Pourrait-il maintenir sa situation pendant plusieurs années tout en espérant être heureux, au bout du compte ? Ou bien se contenterait-il de faire son devoir alors que tous ses pairs et collègues, autour de lui, s’attelleraient à créer quelque chose de durable avec ce qu'ils appelaient leur âme sœur ? Il n'en savait rien, il n'en savait fichtrement rien et cette ignorance finirait par le rendre fou. Alors oui, quand il sentit la belle s'approche de lui et se coller tout contre son corps, quand il voulut regarder droit dans les yeux son infirmité sans une once de crainte ou de gêne, l'esprit du Tadake le mena vers ses vieux travers. Certaines femmes agissaient ainsi par curiosité, parce qu'elles recherchaient l'exotisme d'une relation avec un homme différent tel que lui mais cela s'arrêtait là et, pendant un instant, Kyoshiro pensa que cette demoiselle n'était en rien différente de toutes les autres. Alors pourquoi s'accrocher ? Pourquoi ne pas broyer dans sa main cette boule d'espoir qui ne voulait jamais disparaître, malgré ses efforts répétés ? Il n'avait rien à offrir, rien autre que sa bonté et que son âme mais cela n'était guère suffisant, cela ne serait jamais suffisant. Il se résigna donc un instant en laissant ses doutes de côté, en acceptant de simplement profiter de ce moment de proximité avec la quasi-certitude qu'il ne durerait pas et que, demain, ils se sépareraient pour ne plus jamais se croiser.
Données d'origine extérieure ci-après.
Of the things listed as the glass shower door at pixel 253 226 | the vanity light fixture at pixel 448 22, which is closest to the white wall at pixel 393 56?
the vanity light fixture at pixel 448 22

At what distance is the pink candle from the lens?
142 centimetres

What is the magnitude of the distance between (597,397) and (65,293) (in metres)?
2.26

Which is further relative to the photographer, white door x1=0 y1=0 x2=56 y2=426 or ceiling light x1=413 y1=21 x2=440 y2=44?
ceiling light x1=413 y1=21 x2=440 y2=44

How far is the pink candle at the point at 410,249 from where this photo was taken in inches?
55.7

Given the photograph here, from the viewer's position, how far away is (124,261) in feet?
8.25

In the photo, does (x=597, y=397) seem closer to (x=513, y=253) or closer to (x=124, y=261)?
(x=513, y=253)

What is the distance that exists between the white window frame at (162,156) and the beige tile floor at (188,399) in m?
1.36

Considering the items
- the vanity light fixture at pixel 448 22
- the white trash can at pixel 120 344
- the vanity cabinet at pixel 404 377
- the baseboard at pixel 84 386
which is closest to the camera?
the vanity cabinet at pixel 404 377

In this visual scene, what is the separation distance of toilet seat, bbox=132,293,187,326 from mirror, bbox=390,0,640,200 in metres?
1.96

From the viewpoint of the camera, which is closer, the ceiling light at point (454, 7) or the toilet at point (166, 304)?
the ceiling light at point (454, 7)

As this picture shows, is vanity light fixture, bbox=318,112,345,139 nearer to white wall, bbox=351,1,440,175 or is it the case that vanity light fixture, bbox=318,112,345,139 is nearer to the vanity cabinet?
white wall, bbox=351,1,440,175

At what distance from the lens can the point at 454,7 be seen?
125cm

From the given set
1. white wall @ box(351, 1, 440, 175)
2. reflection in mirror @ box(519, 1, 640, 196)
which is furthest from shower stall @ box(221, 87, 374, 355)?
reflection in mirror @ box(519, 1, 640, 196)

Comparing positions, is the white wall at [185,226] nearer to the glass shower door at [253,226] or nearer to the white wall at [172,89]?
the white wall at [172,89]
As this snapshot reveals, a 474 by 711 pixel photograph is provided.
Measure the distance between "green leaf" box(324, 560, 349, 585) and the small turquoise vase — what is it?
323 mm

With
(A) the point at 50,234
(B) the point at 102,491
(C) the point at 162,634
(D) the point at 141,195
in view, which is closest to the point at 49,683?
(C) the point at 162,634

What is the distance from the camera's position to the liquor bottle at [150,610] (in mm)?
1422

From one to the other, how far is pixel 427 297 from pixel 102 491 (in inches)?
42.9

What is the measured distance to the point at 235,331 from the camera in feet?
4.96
C'était douloureux, pénible et douloureux mais c'était tout ce qu'il méritait pour le moment et il devrait s'en contenter. L'homme sentit donc la main de la demoiselle glisser le long de sa nuque et ce seul contact le fit frissonner de nouveau, sentant sa passion croître de nouveau par la promesse qui se cachait derrière cette caresse. Il s'en voulait, il s'en voulait d'espérer ainsi pour rien mais il n'y pouvait rien, il n'avait jamais su tempérer sa passion et ce soir-là cela ne semblerait guère différent.
Il espérais mais savait que ce plaisir n'était que temporaire comme tous les autres, il en avait parfaitement conscience et pourtant, bien malgré lui, il lâcha la bride et laissa sa passion prendre les rennes en offrant à la demoiselle le baiser le plus doux qu'il ait pas donner depuis...bien longtemps. D'habitude il menait toujours la danse, menait les femmes là où il le désirait en les gratifiant des mots qu'elles voulaient entendre mais ce soir, dans cette antre de la zénitude, il établit un lien direct entre son cœur et sa bouche sans la moindre arrière-pensée. Si cela ne devait être temporaire alors autant qu'il soit franc et, si des mots doux sortiraient de sa bouche, ils seraient drapés de la plus pure des franchises. Laissant la demoiselle passer ses mains autour de son cou, sentant que sa peau était bien moins froide qu'auparavant comme si cet échange avait réchauffé son corps et son âme, l'homme écouta sa muse lui donner une vision bien pessimiste de ce qu'elle était. Étrangement, en écoutant la demoiselle ne se décrire que par les viles actions qui allaient avec sa voie du shinobi, l'homme eut l'impression d'entendre son élève, Akira, lors de leur première discussion en tête à tête. Même vision, même pessimisme face à la vie qui était la leur. Hochant négativement la tête comme pour signifier doucement son désaccord, le garçon laissa ses mains glisser sur le corps de la demoiselle jusqu'à s'arrêter à sa taille, avant de donner son avis sur la question.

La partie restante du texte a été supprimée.